• [Work to complete]:
Output word for word the lines of data that start with the line containing "What is the first" and continue through the line containing "Which has the larger", including both of those lines. Leave the pictures out of your output.

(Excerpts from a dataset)
= Beginning of Section =

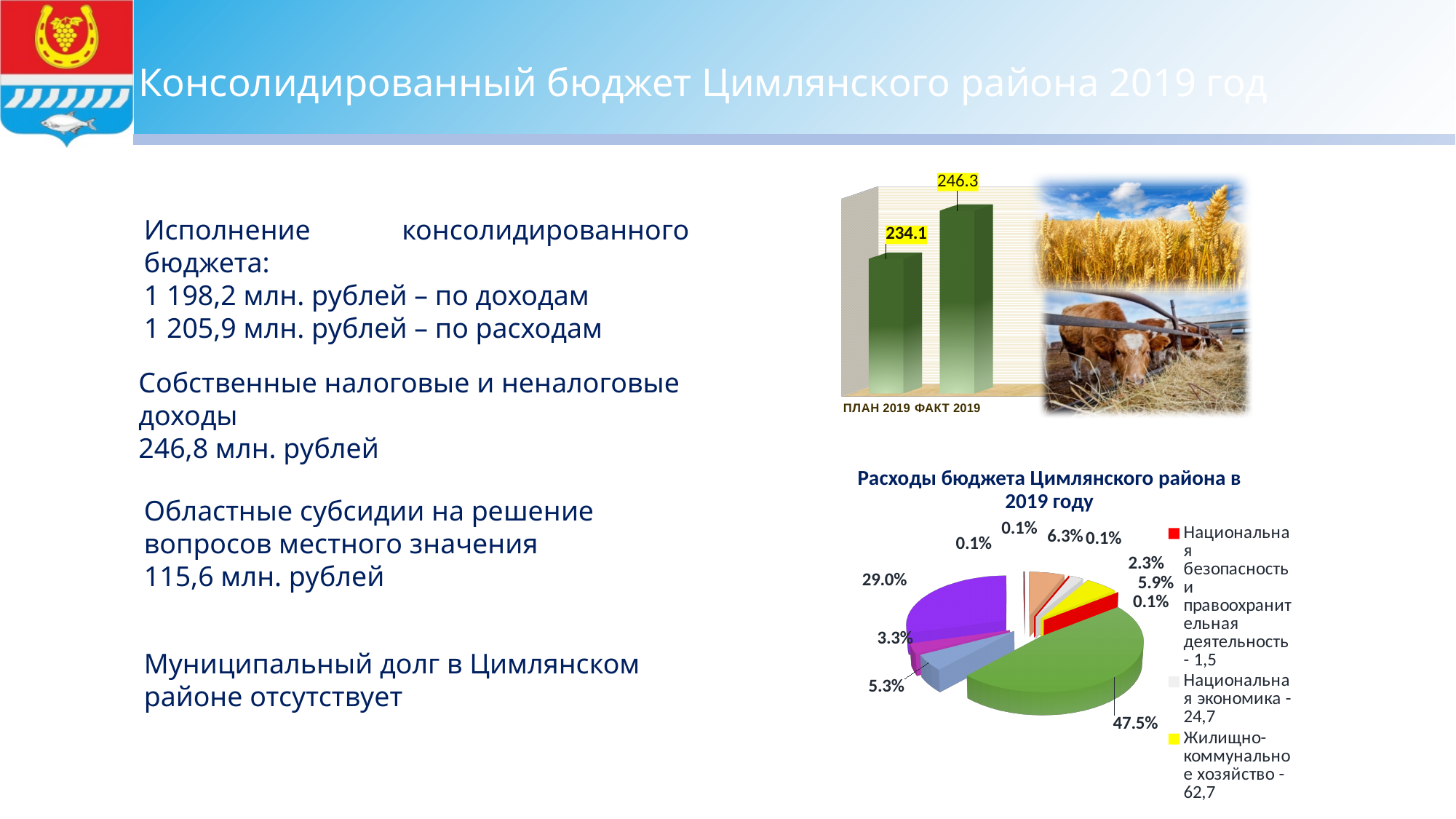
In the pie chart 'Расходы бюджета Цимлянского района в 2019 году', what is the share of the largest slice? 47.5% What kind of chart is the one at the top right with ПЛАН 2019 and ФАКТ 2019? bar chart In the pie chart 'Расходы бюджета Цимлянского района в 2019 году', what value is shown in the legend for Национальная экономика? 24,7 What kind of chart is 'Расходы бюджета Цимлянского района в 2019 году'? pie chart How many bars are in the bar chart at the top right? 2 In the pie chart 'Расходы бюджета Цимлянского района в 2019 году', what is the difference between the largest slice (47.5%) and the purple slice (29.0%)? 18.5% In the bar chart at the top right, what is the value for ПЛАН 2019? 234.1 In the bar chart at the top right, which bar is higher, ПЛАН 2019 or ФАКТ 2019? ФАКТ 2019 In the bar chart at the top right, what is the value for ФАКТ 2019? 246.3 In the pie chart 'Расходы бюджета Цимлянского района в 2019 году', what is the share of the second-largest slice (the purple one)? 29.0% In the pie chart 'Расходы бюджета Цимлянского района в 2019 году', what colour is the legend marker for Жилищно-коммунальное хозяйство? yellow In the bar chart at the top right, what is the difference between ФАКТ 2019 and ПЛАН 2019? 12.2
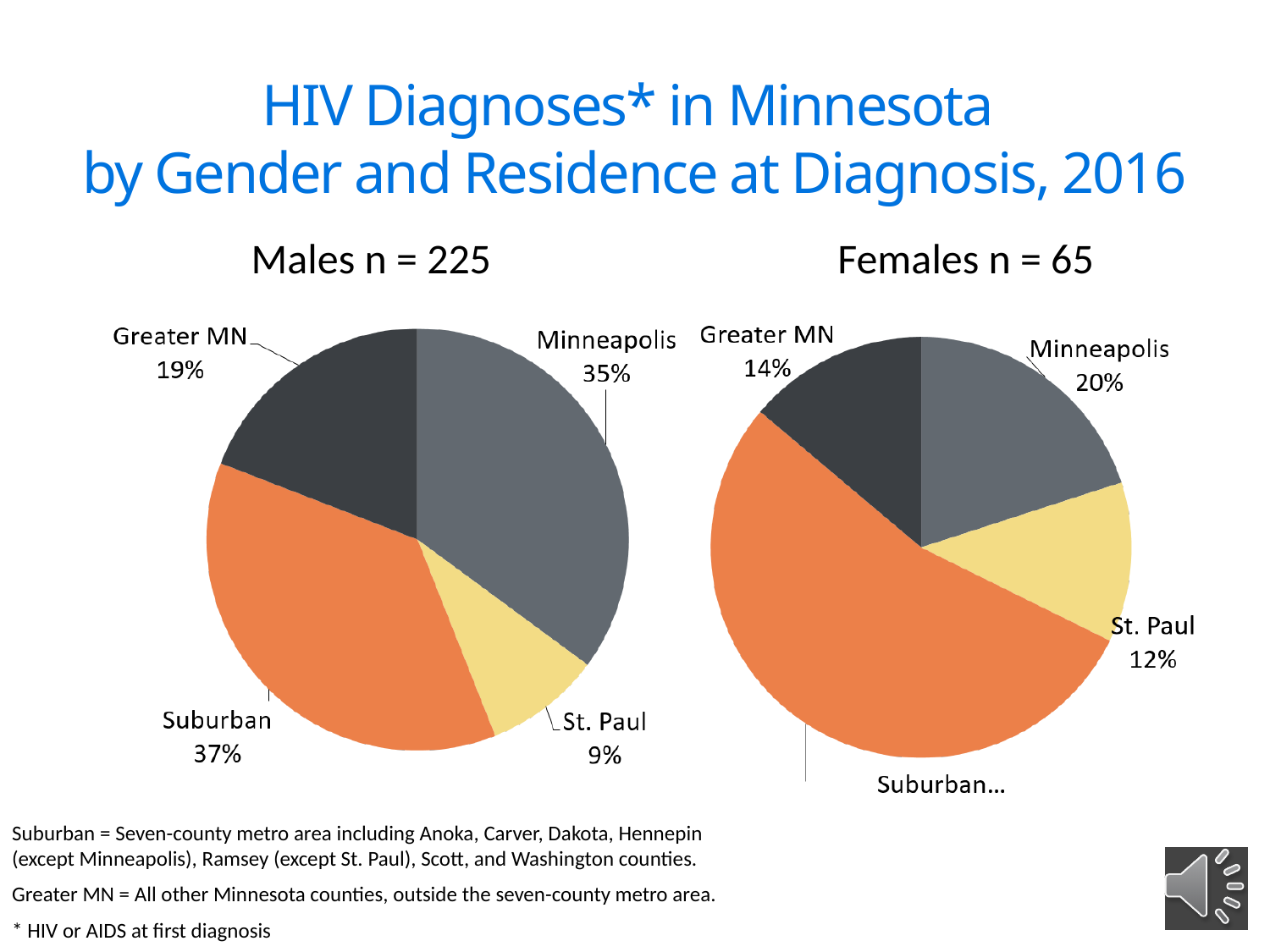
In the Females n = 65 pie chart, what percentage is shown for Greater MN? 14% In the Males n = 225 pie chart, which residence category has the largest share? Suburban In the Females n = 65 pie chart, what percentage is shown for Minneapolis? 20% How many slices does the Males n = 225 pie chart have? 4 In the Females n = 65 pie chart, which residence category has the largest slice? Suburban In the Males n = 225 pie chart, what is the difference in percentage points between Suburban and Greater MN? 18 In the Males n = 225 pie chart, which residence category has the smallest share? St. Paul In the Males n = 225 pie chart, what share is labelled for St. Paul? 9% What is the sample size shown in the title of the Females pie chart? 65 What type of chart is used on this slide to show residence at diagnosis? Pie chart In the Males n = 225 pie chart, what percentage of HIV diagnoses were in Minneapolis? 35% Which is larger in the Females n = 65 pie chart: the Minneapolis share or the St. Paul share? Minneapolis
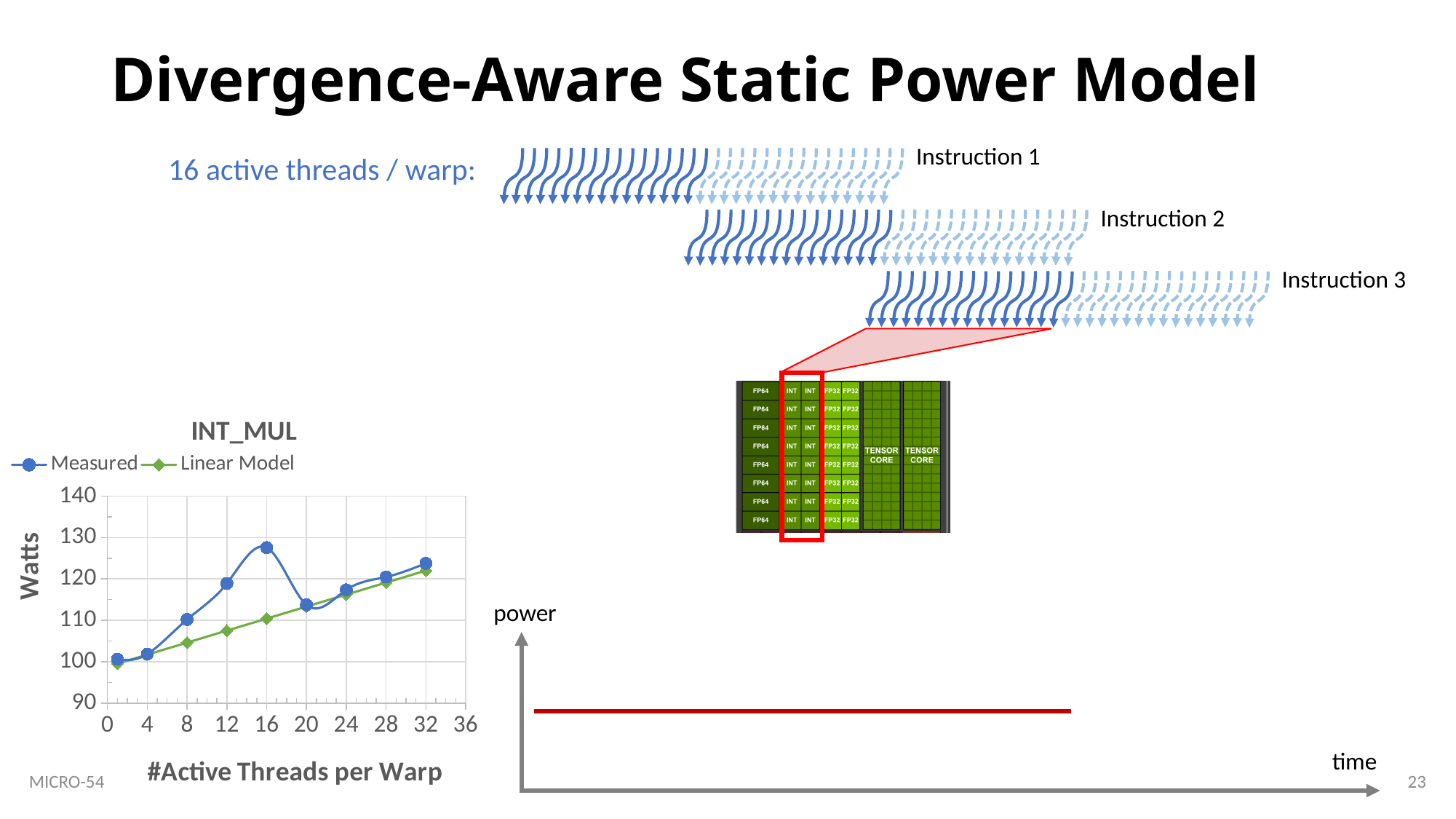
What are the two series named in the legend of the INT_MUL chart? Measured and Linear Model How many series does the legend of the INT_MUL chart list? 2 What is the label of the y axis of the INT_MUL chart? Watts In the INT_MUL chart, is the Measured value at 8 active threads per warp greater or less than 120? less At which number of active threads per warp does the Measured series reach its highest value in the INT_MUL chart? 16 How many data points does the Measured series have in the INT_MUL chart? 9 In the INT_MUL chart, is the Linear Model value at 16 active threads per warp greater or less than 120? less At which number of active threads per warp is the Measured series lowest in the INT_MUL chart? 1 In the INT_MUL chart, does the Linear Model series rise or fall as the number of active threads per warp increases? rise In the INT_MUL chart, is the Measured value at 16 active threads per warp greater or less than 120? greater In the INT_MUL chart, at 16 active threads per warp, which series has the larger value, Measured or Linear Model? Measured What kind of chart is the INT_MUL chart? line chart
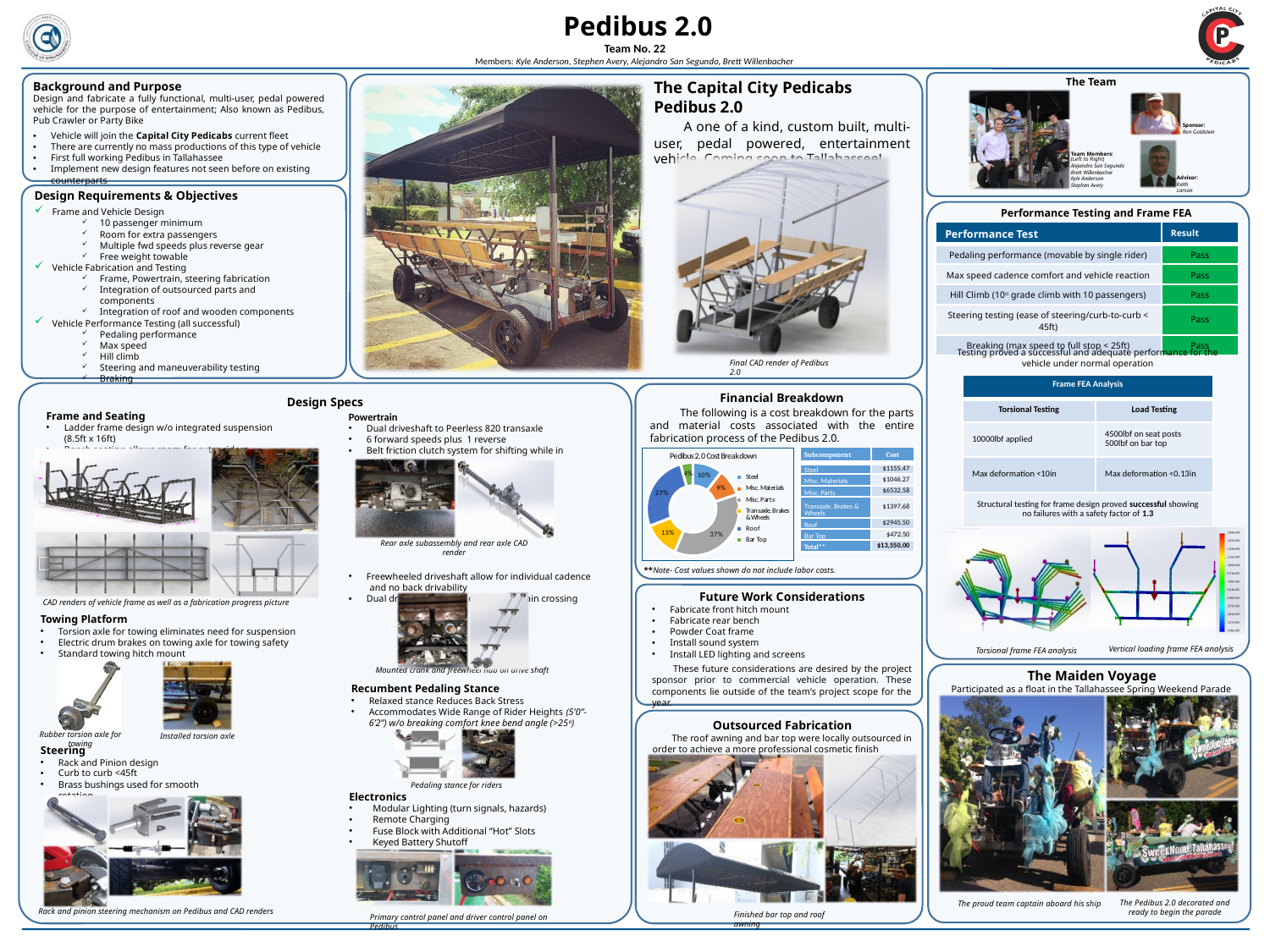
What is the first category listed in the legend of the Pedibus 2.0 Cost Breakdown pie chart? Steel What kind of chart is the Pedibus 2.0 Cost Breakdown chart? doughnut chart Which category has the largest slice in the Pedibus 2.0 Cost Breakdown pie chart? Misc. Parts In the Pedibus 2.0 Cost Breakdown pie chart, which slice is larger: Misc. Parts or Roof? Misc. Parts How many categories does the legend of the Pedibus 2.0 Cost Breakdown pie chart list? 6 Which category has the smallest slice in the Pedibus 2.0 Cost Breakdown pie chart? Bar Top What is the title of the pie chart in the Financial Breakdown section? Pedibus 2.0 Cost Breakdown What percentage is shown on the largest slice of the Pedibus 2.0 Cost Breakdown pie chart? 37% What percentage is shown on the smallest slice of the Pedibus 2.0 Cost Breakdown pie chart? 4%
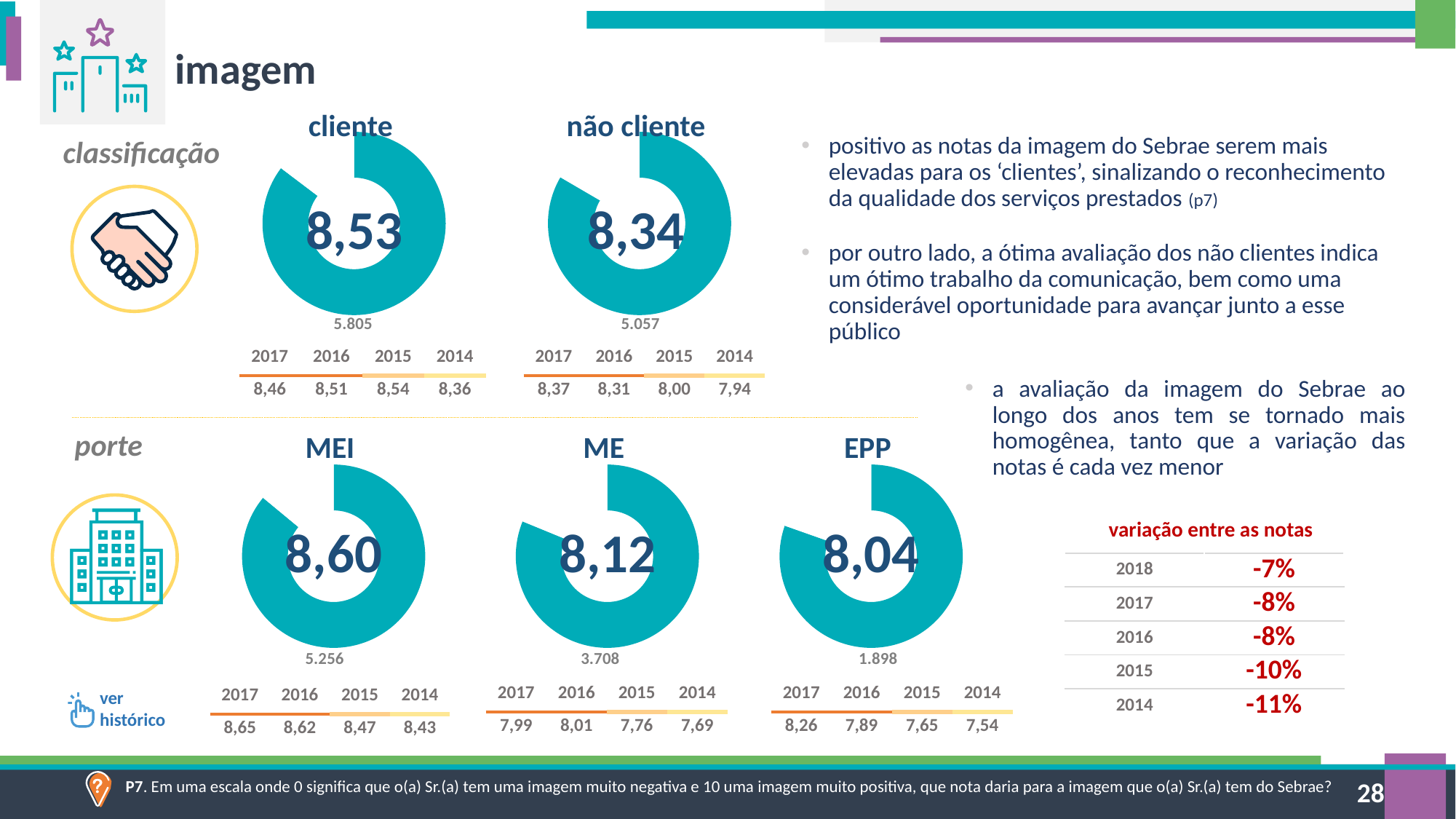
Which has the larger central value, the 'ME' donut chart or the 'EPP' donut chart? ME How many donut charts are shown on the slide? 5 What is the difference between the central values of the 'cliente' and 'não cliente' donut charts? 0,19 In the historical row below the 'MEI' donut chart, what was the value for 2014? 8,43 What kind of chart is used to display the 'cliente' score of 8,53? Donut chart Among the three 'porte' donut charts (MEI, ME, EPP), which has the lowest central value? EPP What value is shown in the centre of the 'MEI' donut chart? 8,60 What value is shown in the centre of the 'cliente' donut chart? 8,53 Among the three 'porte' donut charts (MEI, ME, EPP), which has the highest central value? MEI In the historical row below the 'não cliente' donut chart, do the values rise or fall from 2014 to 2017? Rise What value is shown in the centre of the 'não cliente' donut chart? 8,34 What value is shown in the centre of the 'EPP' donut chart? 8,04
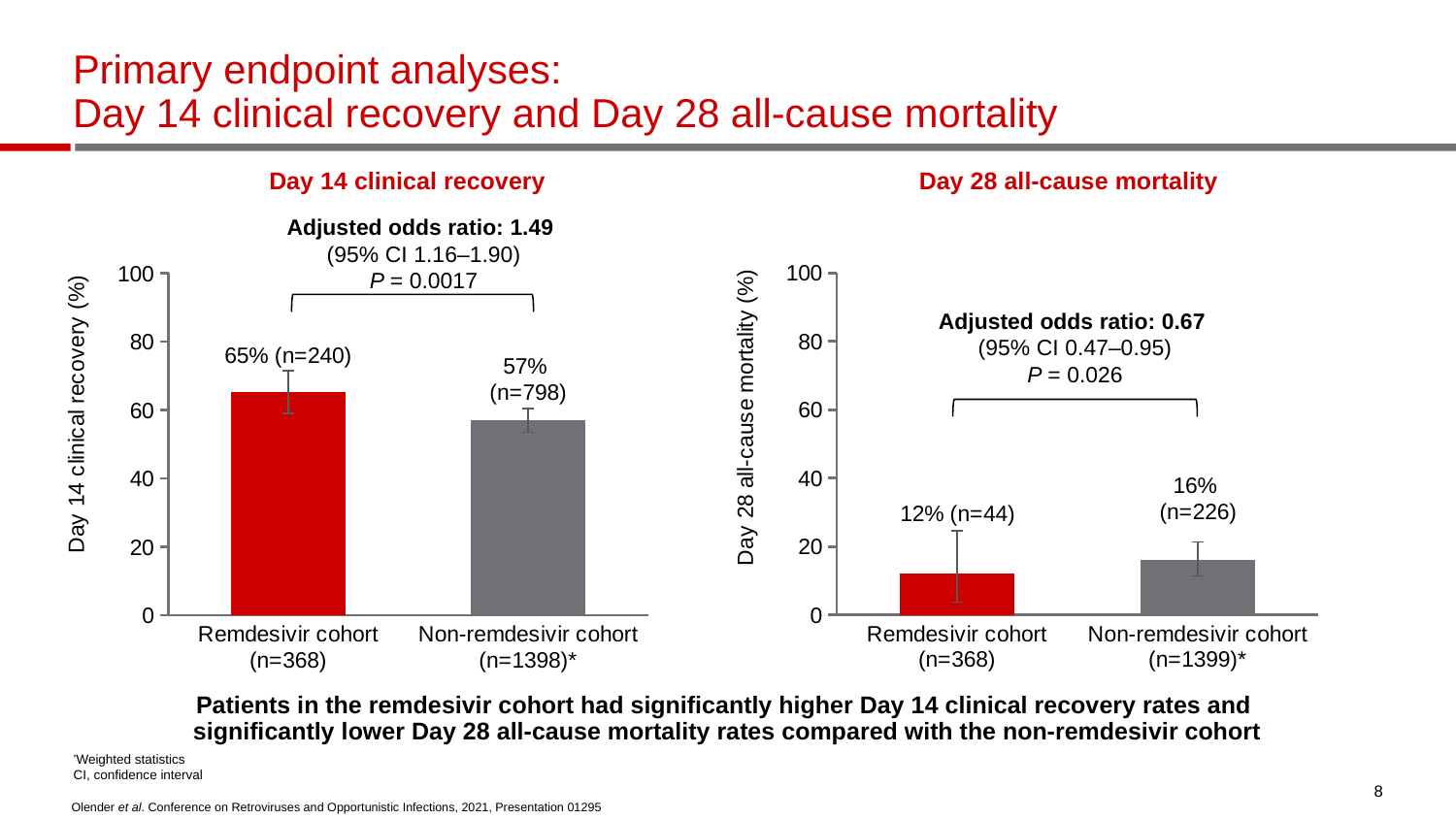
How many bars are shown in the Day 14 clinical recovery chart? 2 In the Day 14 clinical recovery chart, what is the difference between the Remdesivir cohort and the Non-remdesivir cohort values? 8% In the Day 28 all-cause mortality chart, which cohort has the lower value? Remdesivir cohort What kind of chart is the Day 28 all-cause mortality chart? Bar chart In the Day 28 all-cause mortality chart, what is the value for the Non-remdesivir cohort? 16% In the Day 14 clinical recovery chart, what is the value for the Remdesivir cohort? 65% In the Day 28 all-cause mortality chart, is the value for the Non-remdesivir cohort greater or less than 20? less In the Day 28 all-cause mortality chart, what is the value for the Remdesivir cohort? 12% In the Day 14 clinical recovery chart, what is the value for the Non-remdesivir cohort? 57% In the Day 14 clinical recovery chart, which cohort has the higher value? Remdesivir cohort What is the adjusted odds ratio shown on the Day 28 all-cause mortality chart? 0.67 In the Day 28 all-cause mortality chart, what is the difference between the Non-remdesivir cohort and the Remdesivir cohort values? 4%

= End of Section =

• [Solution to the exercise]:
What is the first category listed in the legend of the Pedibus 2.0 Cost Breakdown pie chart? Steel What kind of chart is the Pedibus 2.0 Cost Breakdown chart? doughnut chart Which category has the largest slice in the Pedibus 2.0 Cost Breakdown pie chart? Misc. Parts In the Pedibus 2.0 Cost Breakdown pie chart, which slice is larger: Misc. Parts or Roof? Misc. Parts How many categories does the legend of the Pedibus 2.0 Cost Breakdown pie chart list? 6 Which category has the smallest slice in the Pedibus 2.0 Cost Breakdown pie chart? Bar Top What is the title of the pie chart in the Financial Breakdown section? Pedibus 2.0 Cost Breakdown What percentage is shown on the largest slice of the Pedibus 2.0 Cost Breakdown pie chart? 37% What percentage is shown on the smallest slice of the Pedibus 2.0 Cost Breakdown pie chart? 4%
Which has the larger central value, the 'ME' donut chart or the 'EPP' donut chart? ME How many donut charts are shown on the slide? 5 What is the difference between the central values of the 'cliente' and 'não cliente' donut charts? 0,19 In the historical row below the 'MEI' donut chart, what was the value for 2014? 8,43 What kind of chart is used to display the 'cliente' score of 8,53? Donut chart Among the three 'porte' donut charts (MEI, ME, EPP), which has the lowest central value? EPP What value is shown in the centre of the 'MEI' donut chart? 8,60 What value is shown in the centre of the 'cliente' donut chart? 8,53 Among the three 'porte' donut charts (MEI, ME, EPP), which has the highest central value? MEI In the historical row below the 'não cliente' donut chart, do the values rise or fall from 2014 to 2017? Rise What value is shown in the centre of the 'não cliente' donut chart? 8,34 What value is shown in the centre of the 'EPP' donut chart? 8,04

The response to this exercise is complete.